Balancing that is hard, regardless of framework, but Rails' features balance towards the "moving fast" a bit too often in my liking. Esp. because it rewards that team-member who "Gets stuff done" by abusing those "quickfixes", while leaving the project with ever more technical debt etc.
Having worked and working with rails projects spanning ruby 1.9 through 2.4 and rails 3.2, 4.1, 4.2 and 5.2 - the major issue I've seen with legacy rails is how difficult it is to keep views refactored and seperateted into widgets. Some teams seem to blame erb for this and run towards various different template dsls like haml (equivalent to writing a template language for php, which already is a template language, because the team can't keep views/templates simple).
Fat/smart models help - but the old/standard tools in rails (helpers and partials) INMHO is poor tooling for the "view" layer - and this just gets worse with Javascript in the mix.

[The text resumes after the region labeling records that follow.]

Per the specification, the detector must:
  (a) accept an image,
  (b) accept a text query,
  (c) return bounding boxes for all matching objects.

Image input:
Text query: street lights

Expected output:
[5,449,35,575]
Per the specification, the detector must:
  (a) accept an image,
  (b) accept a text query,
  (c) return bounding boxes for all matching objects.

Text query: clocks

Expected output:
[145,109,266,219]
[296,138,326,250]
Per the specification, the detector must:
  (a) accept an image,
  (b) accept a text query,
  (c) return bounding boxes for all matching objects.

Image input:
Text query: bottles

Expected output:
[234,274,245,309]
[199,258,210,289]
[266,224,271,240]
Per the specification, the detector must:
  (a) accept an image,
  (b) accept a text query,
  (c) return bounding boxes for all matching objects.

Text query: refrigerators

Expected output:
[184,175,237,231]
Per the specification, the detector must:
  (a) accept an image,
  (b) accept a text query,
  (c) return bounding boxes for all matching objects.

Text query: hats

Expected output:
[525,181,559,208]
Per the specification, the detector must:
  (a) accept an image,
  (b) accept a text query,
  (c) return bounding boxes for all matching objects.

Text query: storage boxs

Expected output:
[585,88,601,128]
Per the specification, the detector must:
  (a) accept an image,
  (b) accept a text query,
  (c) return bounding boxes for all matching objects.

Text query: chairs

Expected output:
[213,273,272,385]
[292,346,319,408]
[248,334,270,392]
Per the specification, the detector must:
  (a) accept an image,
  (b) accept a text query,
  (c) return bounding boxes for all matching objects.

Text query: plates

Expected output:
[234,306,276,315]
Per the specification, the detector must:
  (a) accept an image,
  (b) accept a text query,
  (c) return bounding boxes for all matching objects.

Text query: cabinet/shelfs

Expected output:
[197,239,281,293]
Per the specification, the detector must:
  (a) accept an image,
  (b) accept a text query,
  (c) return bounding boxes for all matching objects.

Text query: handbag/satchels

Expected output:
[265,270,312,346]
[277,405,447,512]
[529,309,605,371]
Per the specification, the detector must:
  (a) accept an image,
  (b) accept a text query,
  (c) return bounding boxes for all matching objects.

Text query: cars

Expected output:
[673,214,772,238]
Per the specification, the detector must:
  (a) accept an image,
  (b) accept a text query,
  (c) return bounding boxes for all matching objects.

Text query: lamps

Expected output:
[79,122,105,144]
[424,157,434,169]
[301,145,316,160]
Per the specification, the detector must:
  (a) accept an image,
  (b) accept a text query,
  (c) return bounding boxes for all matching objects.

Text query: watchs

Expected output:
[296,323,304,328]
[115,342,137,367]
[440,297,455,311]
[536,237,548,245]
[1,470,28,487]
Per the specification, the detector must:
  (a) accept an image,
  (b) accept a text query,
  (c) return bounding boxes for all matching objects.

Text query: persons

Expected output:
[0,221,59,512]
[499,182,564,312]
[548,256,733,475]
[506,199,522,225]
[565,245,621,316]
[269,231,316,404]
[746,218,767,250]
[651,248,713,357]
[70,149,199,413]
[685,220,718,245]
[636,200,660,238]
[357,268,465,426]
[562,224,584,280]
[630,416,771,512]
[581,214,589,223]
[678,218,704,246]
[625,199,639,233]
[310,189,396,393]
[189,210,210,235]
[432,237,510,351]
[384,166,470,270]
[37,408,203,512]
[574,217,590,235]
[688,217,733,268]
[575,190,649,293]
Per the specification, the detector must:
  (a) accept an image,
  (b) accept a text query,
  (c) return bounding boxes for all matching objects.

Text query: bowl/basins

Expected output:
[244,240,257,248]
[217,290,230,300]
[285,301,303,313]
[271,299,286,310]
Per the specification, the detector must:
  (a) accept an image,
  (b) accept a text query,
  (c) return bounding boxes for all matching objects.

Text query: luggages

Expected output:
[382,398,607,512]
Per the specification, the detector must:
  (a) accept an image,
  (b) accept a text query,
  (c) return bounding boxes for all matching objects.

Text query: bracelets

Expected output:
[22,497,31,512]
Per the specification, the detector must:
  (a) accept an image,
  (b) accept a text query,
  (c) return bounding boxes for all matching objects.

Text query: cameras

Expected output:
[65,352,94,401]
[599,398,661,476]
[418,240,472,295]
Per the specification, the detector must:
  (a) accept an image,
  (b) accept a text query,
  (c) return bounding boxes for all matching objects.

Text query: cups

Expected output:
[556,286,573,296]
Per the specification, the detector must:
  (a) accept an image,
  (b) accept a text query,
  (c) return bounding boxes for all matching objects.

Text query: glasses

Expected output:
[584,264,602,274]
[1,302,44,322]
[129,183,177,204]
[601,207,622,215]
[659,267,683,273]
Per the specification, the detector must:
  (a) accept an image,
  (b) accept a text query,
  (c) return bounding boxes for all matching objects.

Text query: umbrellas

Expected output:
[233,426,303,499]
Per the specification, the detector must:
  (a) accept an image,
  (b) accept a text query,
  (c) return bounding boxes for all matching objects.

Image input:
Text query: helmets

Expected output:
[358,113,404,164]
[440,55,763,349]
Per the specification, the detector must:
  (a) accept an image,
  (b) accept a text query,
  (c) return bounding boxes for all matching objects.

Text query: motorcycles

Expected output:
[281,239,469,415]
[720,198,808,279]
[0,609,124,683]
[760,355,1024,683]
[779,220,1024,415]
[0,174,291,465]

Another option is of course to just use rails as an api server, and do the front end in react/vue etc. Although, at that point, you might be better off just using postgraphile or hasura.
The other real problem I see in some of our projects, is developers simply not trying to learn minimal best practices (just reading a few paragraphs on rails guides...). And that leads to many awkward choices, a lot of re-inventing subsystems that already exist in rails (because developers didn't have a look before coding up a quick fix) - and few tests and poor testability. But those strike me as much more cases of people "holding it wrong" than rails being the problem.
Finally, I think there's still some issues in rails 6 with asset handling - but overall rails 6 seems like a comprehensive, solid and easy to use framework.
> But those strike me as much more cases of people "holding it wrong" than rails being the problem.
My idea exactly.
To stretch that analogy: Rails has guides, books and neat API documentation explaining how you should "hold it properly" (and when not to etc.). But it also lacks "notches", "crossbeams" or "ridges" that help people "hold it properly" on a daily basis.
Well, what you said would be true if management was sympathetic to the argument of "the language and framework we are using no longer serves the project well, so let's rewrite". Since they are not, projects are, 99% of the time, stuck with their first choice of language / framework for life.
What I meant was you can take a messy Rails monolith and do a million things to improve it (including breaking it into smaller independent services if that's your thing). Rewriting in another language is the last thing I would do if the project is big.
Ruby isn't new or novel anymore, and is a relatively small niche. Learning it properly takes time and effort - hence the "dread". I'm pretty sure 10 years ago no one dreaded Ruby yet the language was almost identical to what it is now. So I think it speaks less about languages per se and more about hype cycles and job markets.
There's a saying that Ruby gives "Every toddler a chainsaw" (https://codefol.io/posts/ruby-python-and-freedom/). You can use it and it's metaprogramming to write some really elegant APIs. You can also write entirely the wrong abstractions, and it will not stop you. You can even extract private variables from lambdas if you're willing.
Now, imagine that in the hands of someone with poor taste, or, even, just rather different taste than yours.
Not a big fan of Ruby (okay, with 3.0 I might become a fan again!) but to be fair, these SO surveys are asking really weird questions that appeal much more to emotion than to reason.
It seems less down to choice than personality in terms of which two you personally should choose, but understanding the tradeoffs you're making is a good thing regardless.